- Text shown -

■ ■ ■

[PROPOSAL]: Support variable schema for included columns
Problem Description
This design proposal is for adding feature request #229.
Currently, Hyperspace supports creating indexes only on data with fixed schema. This means:
- All columns from "indexed" and "included" column should always be present in all data records.
- When refreshing, no column can be added/removed from "indexed" or "included" columns.
This makes it impossible to support creating index on data with evolving schema.
It is inevitable to enforce "no change" restriction on "indexed" columns as index records are bucketized and sorted on them; However, "included" columns are really payload data and do not affect physical layout of index files, therefore "no change" restriction on them could be lifted.
There are two cases to consider for schema changes:
- (During refresh) (some) new data records do not contain some included columns.
- (During refresh) (some) new data records contain some new included columns.
Goal
The user should be able to create/refresh an index on data with evolving schema with ease.
General Assumptions
- Indexed columns do not change and they are always present in all source data records during index creation and any subsequent index refresh.

■ ■ ■

- Raw data -
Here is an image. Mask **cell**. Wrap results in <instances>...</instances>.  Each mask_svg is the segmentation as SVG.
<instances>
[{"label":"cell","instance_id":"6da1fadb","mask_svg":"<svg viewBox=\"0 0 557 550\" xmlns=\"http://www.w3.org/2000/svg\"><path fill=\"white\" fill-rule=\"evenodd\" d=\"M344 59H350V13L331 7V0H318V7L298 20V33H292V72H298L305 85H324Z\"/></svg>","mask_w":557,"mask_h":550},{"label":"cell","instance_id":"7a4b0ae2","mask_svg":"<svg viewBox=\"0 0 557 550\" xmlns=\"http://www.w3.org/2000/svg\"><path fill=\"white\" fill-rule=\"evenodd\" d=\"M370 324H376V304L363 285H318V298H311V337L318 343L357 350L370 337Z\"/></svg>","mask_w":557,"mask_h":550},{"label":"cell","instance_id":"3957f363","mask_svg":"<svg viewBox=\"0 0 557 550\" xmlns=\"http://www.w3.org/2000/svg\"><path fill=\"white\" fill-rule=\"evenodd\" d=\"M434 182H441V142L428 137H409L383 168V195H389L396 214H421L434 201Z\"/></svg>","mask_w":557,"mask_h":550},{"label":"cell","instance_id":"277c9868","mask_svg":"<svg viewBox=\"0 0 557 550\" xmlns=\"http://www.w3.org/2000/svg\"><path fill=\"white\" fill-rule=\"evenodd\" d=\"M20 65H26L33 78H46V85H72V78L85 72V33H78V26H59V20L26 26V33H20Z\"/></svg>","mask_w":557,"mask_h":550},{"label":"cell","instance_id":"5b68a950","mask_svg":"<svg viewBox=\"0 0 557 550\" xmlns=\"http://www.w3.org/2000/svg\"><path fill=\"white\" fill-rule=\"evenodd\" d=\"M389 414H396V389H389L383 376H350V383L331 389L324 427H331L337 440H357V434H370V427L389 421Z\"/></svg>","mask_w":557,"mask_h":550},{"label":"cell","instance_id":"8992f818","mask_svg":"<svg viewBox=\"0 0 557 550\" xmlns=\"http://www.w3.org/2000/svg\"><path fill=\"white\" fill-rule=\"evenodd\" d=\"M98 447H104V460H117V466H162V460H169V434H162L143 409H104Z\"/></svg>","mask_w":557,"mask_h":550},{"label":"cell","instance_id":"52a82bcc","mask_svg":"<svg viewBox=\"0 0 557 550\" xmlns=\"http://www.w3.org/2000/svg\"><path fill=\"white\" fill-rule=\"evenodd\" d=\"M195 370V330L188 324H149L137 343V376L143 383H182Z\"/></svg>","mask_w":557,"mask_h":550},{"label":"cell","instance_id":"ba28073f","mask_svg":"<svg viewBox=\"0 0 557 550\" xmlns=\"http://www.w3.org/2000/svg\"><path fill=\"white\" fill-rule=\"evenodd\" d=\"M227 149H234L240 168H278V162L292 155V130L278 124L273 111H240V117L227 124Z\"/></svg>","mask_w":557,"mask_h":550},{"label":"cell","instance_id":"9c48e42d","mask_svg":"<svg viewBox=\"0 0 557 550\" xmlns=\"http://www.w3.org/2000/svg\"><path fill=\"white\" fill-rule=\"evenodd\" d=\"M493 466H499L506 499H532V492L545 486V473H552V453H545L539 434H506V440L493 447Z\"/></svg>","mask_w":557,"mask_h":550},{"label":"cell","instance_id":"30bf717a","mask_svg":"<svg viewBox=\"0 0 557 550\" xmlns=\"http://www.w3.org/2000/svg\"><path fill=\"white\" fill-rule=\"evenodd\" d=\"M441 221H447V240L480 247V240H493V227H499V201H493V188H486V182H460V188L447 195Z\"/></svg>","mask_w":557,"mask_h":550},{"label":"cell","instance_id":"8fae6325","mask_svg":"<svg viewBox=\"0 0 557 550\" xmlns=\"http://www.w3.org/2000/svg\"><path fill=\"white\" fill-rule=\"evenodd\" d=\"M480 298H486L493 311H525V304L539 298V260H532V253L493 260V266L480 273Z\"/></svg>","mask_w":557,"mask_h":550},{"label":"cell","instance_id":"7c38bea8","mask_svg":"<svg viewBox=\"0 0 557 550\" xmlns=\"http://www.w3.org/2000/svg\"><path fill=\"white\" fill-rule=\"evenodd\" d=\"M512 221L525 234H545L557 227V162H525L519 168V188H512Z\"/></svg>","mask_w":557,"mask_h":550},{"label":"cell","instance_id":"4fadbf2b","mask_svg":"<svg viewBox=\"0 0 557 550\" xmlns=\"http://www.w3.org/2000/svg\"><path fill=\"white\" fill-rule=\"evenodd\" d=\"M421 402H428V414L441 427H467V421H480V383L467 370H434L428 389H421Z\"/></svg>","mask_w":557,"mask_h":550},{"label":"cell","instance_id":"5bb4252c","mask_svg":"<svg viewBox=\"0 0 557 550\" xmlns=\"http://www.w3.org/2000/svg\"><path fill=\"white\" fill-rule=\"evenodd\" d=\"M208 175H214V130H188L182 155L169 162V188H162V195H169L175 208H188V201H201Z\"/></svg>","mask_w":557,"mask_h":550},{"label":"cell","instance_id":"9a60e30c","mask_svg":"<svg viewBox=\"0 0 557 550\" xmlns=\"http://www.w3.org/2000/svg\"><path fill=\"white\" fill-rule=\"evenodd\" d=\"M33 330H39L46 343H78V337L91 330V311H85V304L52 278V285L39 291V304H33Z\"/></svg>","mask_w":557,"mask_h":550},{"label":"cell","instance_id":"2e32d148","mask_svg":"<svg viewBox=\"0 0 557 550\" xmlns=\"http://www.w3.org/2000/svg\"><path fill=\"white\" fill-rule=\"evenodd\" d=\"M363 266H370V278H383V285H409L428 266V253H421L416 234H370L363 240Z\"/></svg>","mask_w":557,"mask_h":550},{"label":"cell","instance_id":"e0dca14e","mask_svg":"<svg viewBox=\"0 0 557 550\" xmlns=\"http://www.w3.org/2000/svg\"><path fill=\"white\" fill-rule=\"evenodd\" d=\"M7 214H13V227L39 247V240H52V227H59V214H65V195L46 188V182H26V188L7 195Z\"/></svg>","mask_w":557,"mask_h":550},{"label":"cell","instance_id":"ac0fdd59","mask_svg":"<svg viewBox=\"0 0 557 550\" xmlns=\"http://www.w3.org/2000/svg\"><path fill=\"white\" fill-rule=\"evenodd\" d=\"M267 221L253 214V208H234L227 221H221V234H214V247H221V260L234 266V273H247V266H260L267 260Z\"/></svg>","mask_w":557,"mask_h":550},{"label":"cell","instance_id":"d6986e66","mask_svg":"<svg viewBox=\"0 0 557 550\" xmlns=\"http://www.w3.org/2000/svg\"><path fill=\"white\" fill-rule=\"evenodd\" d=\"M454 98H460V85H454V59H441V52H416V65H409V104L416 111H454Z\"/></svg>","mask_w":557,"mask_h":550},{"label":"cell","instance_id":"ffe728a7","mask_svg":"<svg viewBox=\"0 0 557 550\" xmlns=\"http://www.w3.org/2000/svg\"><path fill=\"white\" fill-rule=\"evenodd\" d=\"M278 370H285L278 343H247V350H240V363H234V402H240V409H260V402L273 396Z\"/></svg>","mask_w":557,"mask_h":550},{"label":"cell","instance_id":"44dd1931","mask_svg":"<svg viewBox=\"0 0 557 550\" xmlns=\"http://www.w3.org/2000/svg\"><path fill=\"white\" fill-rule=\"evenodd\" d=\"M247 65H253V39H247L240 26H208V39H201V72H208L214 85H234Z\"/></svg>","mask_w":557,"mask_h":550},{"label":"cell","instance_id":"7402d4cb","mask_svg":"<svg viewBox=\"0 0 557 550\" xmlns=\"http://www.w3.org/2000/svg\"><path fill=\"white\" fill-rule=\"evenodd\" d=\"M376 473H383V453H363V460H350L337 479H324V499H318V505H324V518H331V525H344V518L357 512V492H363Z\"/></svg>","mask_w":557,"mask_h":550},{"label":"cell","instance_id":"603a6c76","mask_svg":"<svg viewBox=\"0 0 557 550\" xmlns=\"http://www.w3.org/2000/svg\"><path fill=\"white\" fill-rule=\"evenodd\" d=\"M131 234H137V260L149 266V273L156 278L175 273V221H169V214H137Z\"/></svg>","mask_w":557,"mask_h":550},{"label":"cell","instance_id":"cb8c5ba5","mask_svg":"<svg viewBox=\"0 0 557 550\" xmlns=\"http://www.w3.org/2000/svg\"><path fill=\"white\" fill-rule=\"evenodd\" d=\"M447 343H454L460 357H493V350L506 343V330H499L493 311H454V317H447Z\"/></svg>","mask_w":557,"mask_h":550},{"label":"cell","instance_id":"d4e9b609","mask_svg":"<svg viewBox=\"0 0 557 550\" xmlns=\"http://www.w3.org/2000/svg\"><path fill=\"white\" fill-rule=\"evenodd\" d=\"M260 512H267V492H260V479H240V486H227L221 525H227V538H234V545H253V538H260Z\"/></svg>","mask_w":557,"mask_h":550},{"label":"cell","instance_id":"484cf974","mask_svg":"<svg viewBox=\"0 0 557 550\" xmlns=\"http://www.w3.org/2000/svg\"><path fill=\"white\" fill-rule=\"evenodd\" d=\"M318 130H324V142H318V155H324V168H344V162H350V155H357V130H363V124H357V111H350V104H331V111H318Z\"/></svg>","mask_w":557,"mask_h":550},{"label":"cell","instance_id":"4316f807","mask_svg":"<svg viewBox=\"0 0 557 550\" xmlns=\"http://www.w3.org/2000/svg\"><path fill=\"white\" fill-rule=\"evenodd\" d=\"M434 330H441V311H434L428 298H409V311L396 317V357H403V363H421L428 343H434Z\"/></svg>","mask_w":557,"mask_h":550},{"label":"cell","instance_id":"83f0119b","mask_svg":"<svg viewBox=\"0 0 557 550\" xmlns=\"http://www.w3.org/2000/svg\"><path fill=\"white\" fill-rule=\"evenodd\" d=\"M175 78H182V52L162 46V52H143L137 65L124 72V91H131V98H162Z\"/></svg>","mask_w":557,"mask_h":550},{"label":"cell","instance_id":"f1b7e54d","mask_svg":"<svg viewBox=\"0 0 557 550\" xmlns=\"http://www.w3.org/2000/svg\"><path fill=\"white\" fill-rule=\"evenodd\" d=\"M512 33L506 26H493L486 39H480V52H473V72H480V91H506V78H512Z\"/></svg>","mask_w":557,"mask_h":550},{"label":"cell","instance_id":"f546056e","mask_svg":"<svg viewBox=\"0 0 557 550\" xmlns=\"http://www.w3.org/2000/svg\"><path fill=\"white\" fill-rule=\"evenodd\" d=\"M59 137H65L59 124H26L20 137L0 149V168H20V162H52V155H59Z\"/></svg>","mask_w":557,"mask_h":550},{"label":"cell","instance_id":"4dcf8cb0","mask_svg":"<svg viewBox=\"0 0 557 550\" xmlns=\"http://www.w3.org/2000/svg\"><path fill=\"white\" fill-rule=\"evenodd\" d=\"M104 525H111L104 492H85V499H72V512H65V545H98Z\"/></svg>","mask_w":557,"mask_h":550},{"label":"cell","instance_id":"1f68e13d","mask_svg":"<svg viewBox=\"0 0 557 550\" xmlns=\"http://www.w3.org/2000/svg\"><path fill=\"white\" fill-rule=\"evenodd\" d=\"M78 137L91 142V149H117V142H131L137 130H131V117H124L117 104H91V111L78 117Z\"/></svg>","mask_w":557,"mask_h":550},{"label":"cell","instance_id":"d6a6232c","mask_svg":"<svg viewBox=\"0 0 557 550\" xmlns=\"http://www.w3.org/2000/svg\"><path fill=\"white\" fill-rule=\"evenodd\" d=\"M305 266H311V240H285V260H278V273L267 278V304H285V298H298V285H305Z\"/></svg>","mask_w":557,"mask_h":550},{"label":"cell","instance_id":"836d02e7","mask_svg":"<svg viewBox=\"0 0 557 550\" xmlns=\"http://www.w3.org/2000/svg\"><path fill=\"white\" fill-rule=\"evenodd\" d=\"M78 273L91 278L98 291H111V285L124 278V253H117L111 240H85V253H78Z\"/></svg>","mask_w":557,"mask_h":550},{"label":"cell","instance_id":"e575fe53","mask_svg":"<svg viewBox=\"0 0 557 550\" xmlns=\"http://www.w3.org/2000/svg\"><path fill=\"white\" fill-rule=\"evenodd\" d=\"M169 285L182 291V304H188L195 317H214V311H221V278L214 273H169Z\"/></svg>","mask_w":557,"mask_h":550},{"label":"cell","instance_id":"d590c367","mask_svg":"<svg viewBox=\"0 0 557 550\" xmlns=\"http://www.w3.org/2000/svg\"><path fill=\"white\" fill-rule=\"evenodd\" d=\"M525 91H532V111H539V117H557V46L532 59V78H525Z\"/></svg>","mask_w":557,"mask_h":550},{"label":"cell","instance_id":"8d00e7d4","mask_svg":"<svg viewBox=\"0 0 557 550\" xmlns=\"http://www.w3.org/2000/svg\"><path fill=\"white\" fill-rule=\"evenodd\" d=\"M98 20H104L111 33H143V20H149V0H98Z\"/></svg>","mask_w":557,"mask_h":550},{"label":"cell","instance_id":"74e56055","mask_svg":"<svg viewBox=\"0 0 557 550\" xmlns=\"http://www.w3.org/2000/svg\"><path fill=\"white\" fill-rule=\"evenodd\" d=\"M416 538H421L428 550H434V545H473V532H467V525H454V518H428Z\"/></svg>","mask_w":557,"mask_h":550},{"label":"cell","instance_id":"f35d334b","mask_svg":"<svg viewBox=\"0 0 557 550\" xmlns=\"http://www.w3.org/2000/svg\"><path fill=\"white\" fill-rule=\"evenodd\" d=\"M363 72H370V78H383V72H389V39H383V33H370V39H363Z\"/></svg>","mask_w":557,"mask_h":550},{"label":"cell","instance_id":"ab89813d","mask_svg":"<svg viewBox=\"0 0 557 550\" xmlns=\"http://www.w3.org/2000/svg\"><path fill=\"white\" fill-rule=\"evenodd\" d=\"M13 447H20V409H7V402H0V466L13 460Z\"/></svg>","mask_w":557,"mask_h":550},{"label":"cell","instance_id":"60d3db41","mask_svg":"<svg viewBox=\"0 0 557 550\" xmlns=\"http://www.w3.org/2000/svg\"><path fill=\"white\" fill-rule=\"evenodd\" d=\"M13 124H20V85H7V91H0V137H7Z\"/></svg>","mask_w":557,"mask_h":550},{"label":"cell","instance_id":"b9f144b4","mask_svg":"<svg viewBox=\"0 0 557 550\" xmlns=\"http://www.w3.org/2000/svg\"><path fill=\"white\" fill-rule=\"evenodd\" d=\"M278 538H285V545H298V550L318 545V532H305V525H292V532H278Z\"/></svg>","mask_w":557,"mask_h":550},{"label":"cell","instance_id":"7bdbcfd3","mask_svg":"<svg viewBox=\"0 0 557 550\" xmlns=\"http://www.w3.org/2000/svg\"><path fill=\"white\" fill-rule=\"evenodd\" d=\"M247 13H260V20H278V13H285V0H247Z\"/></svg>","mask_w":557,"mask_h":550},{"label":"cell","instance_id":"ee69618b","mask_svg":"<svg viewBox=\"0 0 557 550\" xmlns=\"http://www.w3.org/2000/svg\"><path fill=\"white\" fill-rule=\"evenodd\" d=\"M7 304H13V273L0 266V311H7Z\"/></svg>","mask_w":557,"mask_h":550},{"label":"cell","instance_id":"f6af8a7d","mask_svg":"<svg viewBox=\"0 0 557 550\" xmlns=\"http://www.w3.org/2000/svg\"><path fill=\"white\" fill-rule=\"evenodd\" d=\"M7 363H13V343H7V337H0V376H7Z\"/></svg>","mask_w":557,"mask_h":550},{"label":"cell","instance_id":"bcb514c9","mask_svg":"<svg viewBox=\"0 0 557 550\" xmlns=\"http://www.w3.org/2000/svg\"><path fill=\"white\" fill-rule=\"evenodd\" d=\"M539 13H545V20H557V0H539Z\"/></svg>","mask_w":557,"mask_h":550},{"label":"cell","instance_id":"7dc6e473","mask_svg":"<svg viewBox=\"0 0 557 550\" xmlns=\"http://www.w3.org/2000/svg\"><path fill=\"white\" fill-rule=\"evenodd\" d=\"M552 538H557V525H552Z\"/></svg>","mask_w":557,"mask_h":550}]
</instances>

■ ■ ■

- Tasks to perform -
**A.** Answer these questions from the Hyperspace schema proposal:
(i) Which feature request number is the proposal for?
(ii) Why must the "no change" restriction remain on indexed columns?
(iii) Under the general assumptions, when must indexed columns be present in all source data records?
**B.** Write the next part of the Hyperspace schema proposal, picking up after its final sentence.
The listing plays no part in what follows.

- Task-by-task outputs -
**A.**
(i) Feature request #229.
(ii) Index records are bucketized and sorted on the indexed columns.
(iii) During index creation and any subsequent index refresh.

**B.**
- Data records can not have conflicting columns with the same name but different data types added as included columns, across index versions.
(Parquet's "mergeSchema" does not support this case either. As an example, if we have a column whose value is
Stringin a set of records andIntin other records, when trying to load all these records into a DataFrame using the "mergeSchema" option, ParquetReader fails with error:Failed to merge incompatible data types string and int.) - Included columns are nullable as they may not exist in all index records. We do not support defining a customized default value for an included column. We follow/use what Parquet does with missing columns when reading data with pre-defined schema (i.e. fills them with
null).
Solution Overview
Requirements
- User should be able to create/refresh an index on data formats: Parquet, Json, csv.
createIndexandrefreshIndexAPIs should let user define "included" column(s) easily by including or excluding columns from the data schema.- List of included columns can be changed during index refresh. New list of included columns is defined by merging included columns from the latest index version with the changes made during refresh. Here are some assumptions:
- A New included column can not have conflict with indexed or existing included columns. It can not be among indexed columns and there can not be a column with the same name but a different data type among existing included columns.
- During index refresh in the "incremental" mode, if a new column is added to the included columns or an existing included column is excluded from included columns list, we only include/exclude it in the index records being created on new data files (i.e. appended files). If the user wants to add/remove the column to/from all existing index records, index refresh in the "full" mode should be used.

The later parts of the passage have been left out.